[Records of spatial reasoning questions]

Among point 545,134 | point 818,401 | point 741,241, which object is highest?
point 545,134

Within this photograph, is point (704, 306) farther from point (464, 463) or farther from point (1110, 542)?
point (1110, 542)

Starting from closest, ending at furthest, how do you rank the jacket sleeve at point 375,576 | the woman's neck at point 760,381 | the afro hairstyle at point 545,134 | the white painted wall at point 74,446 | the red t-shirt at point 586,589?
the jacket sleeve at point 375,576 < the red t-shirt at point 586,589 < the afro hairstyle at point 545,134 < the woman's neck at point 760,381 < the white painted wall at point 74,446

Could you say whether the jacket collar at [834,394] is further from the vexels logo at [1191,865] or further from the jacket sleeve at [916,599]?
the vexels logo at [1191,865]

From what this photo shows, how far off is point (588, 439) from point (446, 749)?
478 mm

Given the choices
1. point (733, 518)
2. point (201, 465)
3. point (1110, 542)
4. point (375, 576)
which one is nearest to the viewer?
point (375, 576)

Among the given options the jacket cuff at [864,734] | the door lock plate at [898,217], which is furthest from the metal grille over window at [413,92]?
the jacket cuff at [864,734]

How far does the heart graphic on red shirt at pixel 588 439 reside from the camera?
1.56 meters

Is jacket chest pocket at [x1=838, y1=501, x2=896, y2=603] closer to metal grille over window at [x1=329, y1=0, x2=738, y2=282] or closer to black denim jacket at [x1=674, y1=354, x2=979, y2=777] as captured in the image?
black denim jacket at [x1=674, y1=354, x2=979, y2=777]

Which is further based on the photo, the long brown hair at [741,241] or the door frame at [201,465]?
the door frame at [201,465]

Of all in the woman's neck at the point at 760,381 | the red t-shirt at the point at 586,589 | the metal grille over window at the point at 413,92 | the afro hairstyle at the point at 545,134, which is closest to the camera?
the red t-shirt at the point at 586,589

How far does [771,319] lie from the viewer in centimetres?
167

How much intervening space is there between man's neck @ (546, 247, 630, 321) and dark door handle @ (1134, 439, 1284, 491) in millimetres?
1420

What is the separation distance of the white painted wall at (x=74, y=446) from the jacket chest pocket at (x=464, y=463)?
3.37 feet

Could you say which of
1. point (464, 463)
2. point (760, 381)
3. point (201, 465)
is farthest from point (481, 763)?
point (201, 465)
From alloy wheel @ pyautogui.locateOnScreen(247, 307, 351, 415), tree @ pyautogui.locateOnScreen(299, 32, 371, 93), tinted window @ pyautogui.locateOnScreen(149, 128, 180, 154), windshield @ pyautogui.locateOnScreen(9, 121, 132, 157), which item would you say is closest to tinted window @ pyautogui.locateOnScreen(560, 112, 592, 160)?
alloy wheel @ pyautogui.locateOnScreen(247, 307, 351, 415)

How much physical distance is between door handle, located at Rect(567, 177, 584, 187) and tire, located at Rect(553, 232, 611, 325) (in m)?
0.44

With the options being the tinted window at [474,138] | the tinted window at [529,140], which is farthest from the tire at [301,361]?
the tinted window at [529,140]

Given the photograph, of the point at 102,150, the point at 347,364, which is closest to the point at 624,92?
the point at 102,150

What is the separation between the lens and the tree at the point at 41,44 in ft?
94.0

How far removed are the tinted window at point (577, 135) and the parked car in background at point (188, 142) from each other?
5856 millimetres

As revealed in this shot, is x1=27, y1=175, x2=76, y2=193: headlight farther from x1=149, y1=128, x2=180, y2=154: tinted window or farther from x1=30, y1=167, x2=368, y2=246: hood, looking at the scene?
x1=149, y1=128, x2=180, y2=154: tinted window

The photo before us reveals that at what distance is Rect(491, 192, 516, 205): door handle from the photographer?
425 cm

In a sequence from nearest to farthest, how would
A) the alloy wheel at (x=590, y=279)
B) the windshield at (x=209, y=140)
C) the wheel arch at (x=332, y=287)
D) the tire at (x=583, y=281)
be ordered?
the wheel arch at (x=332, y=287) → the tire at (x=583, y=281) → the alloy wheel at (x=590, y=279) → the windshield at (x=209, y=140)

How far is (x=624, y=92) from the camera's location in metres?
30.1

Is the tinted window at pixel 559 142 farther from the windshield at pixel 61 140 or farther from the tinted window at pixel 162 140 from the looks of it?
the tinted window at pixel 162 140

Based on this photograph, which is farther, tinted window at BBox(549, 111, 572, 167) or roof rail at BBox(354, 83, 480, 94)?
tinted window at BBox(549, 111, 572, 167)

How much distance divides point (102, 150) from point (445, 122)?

→ **TASK BRIEF**
Please count how many lines of the data above contain the string "pocket", and reply with only that number.

→ **ANSWER TO THIS EXERCISE**
2